ApSIC Xbench Forum

Checklist rules roundup

Hello everyone,
I was looking for some rules in the forum to add to my checklist in xbench to facilitate my work with PTBR.

I am still missing some important rules and wondered if anyone could help me.
I need to check that there are only straight quotes on the target, that a slash has no spaces around it and that there are spaces around an en-dash only when it is between text, not numbers.

For this last one, I already tested a rule that checks that an en-dash has no spaces between numbers and it works, but I cannot get my head around making it work the other way.

Thanks a lot for your attention and patience, and I sorry for starting off with a huge request.
All the best to everyone.

Hi,

To get segment that contain spaces around an en-dash only when it is between text, run the following search:

Source or Target: [:letter:][:space:]–[:space:][:letter:]
Search mode: Regular Expressions

To get all segments that have a slash with no spaces around it, run the following search:

Source or Target: / ([^[:space:]]/ OR /[^[:space:]])
Search mode: Regular Expressions
PowerSearch: On (press Ctrl+P)

To check that are only straight quotes on target, the easiest way would be to search specific quotation marks except for straight quotes.

This article on the wikipedia specifies which quotation are used in each language

For instance if you to find all segments that contain quotes that are not straight in Catalan, you would run the following search:

Target: "[«»“”“”‘’]"
Search mode: Regular Expressions
PowerSearch: On (press Ctrl+P)

After running a search, click the Add Last Search to Checklist to add that search to a checklist.

I hope that helps.

Oscar.

Hi there Oscar,

Thank you so much for your help. I have been doing some experimenting in my spare time but your regex is way more efficient. I just tested the one for the quotes and it has been working great. I added some more styles just to be safe and I’m going to check the other rules next.

At first I was using [A-Za-z] for [:letters:] and | as OR, but from your syntax I suppose that was not the best way to go.

[:letter:] stands for any of the characters considered alphabetic in any language (Thai, Greek, Spanish, Russian, etc.) while [A-Za-z]does not include accented characters or language-specific characters.

That is very good to know, thanks a lot!
In case anyone is looking for similar rules, I tweaked the one for the slashes so it gets the segments WITH spaces around a slash: / ([[:space:]]/ OR /[[:space:]])
This one is also working very well so far.

Now, looking at the special sets in the documentation I came out with a couple of doubts.
I am not quite certain which set is most comprehensive, [:letterdigit:] or [:alphanum:]?

And how would I go about using [:letter:] but only for capitalized characters?
I was using this [A-Z], but as you taught me this is not the best choice.

Thank you so much for your patience, Oscar.

[:letterdigit:] matches any character considered as alphabetic or numeric in any language.
[:alphanum:]matches any character considered as alphabetic or numeric by the operating system under the current ANSI code page.

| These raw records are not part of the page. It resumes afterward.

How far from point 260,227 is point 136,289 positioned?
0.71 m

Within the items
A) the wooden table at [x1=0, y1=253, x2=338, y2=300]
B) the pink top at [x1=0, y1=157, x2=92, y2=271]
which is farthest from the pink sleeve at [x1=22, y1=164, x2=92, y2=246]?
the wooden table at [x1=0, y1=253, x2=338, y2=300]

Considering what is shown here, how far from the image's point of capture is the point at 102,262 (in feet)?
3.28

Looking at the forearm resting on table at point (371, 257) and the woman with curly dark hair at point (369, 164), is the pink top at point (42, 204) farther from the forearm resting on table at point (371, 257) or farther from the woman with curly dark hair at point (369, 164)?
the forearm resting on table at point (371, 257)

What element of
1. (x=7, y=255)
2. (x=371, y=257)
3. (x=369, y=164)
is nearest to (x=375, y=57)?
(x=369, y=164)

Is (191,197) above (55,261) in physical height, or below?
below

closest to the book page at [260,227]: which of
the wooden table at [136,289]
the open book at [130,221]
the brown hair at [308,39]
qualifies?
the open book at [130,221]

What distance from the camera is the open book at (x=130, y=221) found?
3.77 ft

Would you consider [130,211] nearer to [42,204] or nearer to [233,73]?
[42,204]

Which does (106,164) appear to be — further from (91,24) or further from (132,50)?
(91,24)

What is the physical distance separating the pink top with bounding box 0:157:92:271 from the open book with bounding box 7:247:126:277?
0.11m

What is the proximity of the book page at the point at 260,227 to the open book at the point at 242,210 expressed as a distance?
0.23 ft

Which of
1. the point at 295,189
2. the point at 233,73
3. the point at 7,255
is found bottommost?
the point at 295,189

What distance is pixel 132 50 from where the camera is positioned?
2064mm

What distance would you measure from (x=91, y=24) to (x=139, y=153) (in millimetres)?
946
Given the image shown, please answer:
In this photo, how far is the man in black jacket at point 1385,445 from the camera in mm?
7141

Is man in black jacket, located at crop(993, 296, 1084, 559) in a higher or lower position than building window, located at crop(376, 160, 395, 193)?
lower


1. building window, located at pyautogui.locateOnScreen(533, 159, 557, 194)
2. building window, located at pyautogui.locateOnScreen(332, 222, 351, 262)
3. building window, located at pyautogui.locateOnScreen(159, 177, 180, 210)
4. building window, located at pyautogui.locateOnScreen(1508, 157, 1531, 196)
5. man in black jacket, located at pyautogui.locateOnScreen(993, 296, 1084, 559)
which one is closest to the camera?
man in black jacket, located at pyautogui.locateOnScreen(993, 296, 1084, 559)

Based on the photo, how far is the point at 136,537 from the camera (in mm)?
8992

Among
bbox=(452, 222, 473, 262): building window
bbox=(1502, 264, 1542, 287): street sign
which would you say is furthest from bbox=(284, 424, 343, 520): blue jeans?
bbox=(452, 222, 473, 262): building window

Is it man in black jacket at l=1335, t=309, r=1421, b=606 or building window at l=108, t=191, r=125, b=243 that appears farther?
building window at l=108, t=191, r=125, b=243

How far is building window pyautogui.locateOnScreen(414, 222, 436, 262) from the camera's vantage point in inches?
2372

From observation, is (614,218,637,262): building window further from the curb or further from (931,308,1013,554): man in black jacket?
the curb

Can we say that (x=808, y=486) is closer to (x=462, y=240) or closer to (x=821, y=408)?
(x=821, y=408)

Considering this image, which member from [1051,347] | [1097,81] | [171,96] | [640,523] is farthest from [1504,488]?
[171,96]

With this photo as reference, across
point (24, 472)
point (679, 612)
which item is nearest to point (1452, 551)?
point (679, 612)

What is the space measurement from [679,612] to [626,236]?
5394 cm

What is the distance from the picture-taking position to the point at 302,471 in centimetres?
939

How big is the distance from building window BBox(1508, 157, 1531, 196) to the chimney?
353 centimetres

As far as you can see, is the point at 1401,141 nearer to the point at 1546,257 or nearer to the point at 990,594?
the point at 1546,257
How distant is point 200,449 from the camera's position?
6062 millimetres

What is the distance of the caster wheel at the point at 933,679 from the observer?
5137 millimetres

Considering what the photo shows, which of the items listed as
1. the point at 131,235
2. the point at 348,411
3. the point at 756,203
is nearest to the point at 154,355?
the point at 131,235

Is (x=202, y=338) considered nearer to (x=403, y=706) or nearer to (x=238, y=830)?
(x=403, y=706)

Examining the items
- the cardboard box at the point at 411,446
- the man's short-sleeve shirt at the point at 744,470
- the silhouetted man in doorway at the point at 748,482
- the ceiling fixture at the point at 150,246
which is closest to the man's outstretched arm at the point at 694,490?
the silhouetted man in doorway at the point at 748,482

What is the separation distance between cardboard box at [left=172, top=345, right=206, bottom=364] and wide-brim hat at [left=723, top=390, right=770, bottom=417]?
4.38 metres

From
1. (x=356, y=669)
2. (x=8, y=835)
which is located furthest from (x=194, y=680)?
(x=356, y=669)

For instance, if your operating system is in English, [:alphanum:] will not match Greek or Russian characters.

Regarding case-sensitive searches, it is necessary to use [A-Z] for uppercase letters and [a-z] for lowercase, and enable the Case Sensitive checkbox.
If the source or target language is not English but contains latin characters, it is necessary to add language-specific characters to the range of characters.

For instance, if you want to run a case-sensitive search in Spanish, your regular expression would be the following:
Uppercase: [A-ZÁÉÍÓÚÑÏÜ]
Lowercase: [a-záéíóúñïïü]

The following regular expression <[A-ZÁÉÍÓÚÑÏÜ][a-záéíóúñïïü]+>, with Case Sensitive checkbox enabled, will match words such as Caña and Camión but not caña or camión.

Thank you so much for taking the time to explain this, Oscar.
This is really useful!